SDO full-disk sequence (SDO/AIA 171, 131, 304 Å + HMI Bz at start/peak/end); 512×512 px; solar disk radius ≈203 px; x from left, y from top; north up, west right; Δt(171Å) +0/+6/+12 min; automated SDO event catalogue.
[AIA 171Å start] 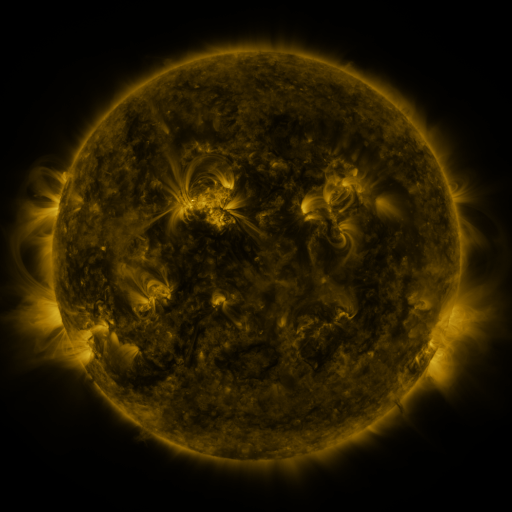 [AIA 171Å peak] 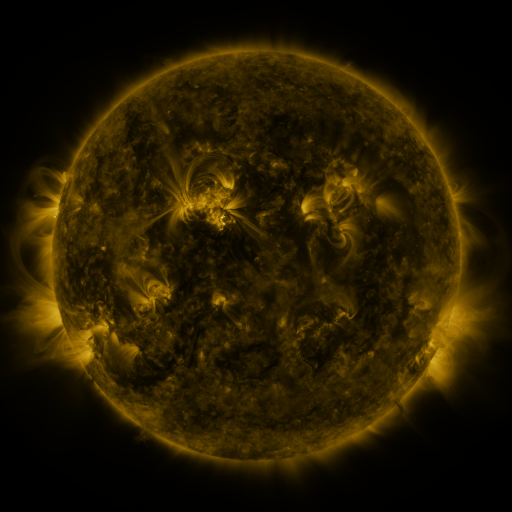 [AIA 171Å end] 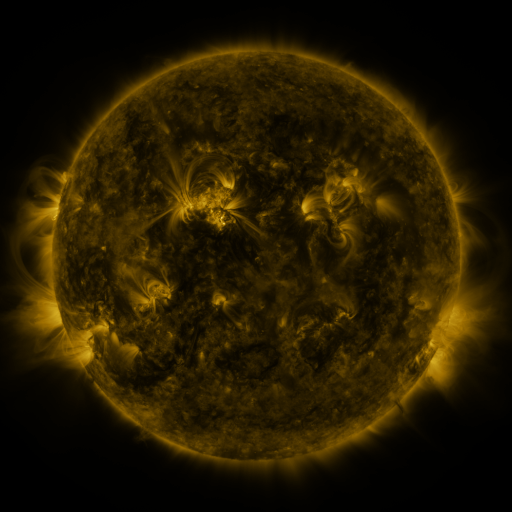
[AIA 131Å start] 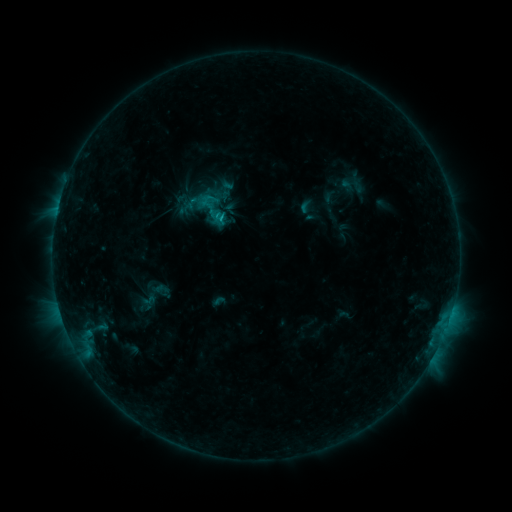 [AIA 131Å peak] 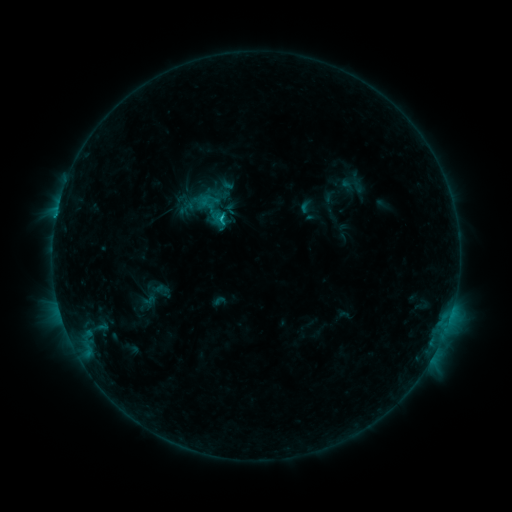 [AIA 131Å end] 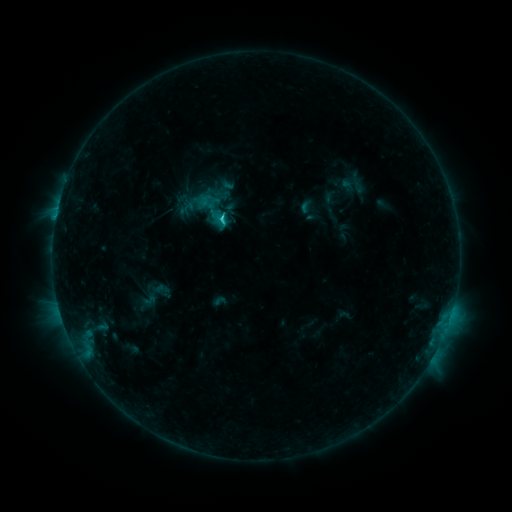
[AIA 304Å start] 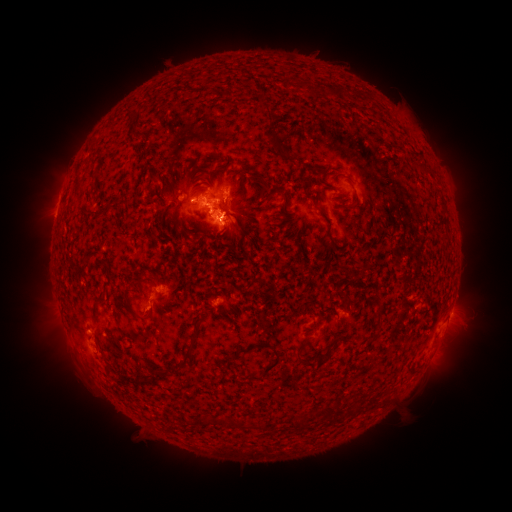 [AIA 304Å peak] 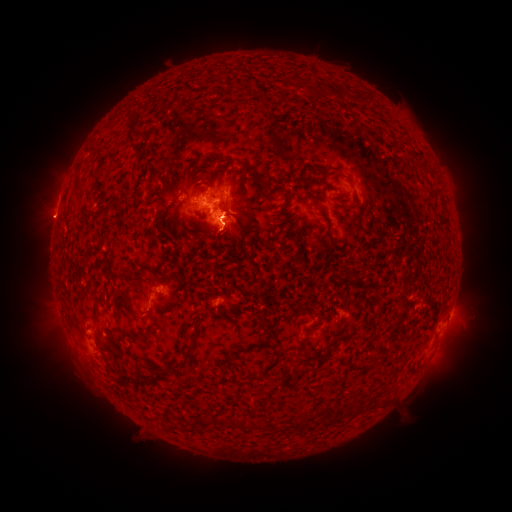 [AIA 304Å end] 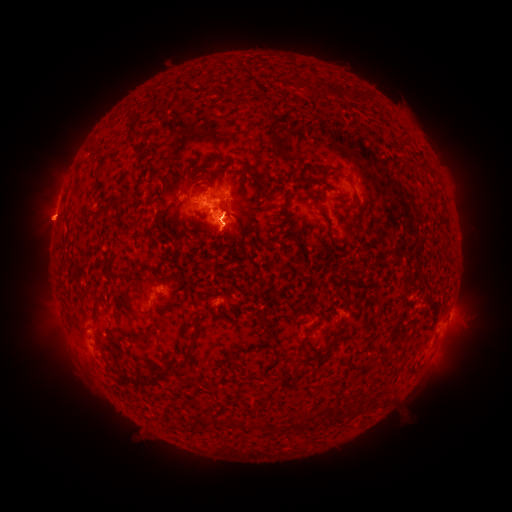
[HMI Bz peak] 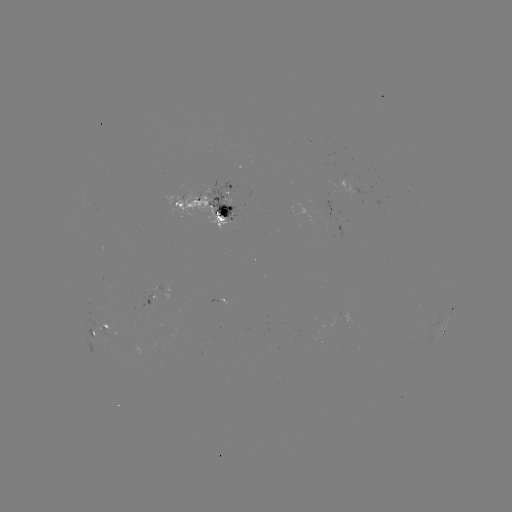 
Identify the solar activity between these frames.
eruption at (44, 221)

________________

*WORK TO DO*: Identify every line of the material above that contains the string "solar" and copy each of those lines in full. Letter case counts.

*THE REPLY*:
SDO full-disk sequence (SDO/AIA 171, 131, 304 Å + HMI Bz at start/peak/end); 512×512 px; solar disk radius ≈203 px; x from left, y from top; north up, west right; Δt(171Å) +0/+6/+12 min; automated SDO event catalogue.
Identify the solar activity between these frames.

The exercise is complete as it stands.